El marqués la esperaba sentado en el banco de piedra, al borde de la terraza, en el que tanto le gustaba reposar. Al verla le dijo:
—¡Qué bonita estás! ¡Ya no quedan rastros de tus fatigas y de tus emociones! Y, sin embargo, no se te ahorró ningún sufrimiento.
—No hablemos más de ello, padrino. Es una vieja historia que no quiero recordar.
—Entonces, ¿eres feliz por completo?
—Completamente feliz, padrino, puesto que estoy con usted y en este castillo que tanto me gusta.
—Un castillo que no nos pertenece y que mañana tendremos que abandonar.
—Que le pertenece y que no abandonaremos.
El marqués se burló de ella:
—¿De modo que todavía confías en aquel individuo?
—Más que nunca.
—Pues yo no.
—Usted confía tanto en él que ya es la cuarta vez que me dice lo contrario.
D’Erlemont se cruzó de brazos.
—¿Así es que imaginas que vendrá a una cita fijada vagamente hace casi un mes y después de los acontecimientos acaecidos?
—Hoy es tres de julio. Él confirmó esta cita en la nota que me envió a la prefectura.
—Simple promesa.
—Él mantiene siempre sus promesas.
—¿A las cuatro?
—A las cuatro estará aquí. Es decir, dentro de veinte minutos.

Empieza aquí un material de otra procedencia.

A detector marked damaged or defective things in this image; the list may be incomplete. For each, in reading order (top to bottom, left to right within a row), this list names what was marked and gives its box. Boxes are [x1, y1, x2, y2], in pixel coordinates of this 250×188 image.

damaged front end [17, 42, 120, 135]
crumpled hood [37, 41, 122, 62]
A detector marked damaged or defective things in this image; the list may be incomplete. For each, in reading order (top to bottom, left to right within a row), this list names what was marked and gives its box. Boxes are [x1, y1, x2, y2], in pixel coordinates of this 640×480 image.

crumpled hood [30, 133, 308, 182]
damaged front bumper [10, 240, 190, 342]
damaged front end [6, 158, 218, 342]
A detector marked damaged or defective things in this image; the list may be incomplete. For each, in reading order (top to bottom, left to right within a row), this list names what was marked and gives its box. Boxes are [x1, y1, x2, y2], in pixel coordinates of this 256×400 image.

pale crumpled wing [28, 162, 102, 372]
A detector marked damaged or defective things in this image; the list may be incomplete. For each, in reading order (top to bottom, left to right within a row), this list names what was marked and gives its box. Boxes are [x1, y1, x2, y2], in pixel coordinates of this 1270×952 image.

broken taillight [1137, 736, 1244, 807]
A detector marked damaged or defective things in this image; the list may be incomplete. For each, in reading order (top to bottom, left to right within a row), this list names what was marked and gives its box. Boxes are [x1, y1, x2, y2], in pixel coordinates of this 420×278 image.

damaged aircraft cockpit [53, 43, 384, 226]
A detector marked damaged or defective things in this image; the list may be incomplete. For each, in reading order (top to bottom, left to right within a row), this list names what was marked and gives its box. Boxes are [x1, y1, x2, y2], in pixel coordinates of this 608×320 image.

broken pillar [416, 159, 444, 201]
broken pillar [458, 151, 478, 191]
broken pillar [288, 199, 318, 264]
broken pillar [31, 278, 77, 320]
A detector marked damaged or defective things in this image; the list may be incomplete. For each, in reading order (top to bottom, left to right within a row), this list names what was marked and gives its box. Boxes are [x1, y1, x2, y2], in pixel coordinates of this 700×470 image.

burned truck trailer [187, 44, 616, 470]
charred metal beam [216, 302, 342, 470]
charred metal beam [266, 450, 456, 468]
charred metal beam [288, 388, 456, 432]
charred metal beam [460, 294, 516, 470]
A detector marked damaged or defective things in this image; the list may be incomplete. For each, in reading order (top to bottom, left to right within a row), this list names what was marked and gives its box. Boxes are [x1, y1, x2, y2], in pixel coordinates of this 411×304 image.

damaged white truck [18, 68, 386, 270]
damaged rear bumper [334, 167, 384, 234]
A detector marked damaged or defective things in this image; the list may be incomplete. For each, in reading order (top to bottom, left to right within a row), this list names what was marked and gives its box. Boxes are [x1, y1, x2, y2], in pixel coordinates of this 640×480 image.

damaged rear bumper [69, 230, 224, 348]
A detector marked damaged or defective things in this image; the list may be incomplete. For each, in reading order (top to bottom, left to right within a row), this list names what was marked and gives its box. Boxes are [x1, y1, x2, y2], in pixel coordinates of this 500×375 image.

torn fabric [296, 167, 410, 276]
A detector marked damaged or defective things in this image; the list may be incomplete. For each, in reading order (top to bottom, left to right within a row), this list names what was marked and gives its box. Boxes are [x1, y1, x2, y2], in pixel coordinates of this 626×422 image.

D’Erlemont levantó la cabeza y confesó alegremente:
—En el fondo, ¿qué quieres que te diga? Pues bien, también yo le espero. La confianza es algo curioso y, ¿en quién confiamos? En una especie de aventurero que se ocupa de mis asuntos sin que yo le haya pedido nunca nada y que lo hace de la manera más insólita, levantando contra él a toda la policía. Ya has leído los periódicos de estos últimos días. ¿Qué dicen? Que mi inquilino Raoul, amante de esa misteriosa Clara que se te parece, no es otro que Arsenio Lupin. La policía lo niega, pero la policía que ha visto a Lupin durante mucho tiempo en todas partes no quiere verle ya en ningún sitio por temor al ridículo. ¡Éste es nuestro colaborador!
Antonine reflexionó y dijo gravemente:
—Nosotros confiamos en el hombre que vino aquí, padrino. No se puede desconfiar de él.
—Evidentemente, evidentemente. Es un tipo sorprendente, lo reconozco… Y reconozco también que me ha dejado un recuerdo que…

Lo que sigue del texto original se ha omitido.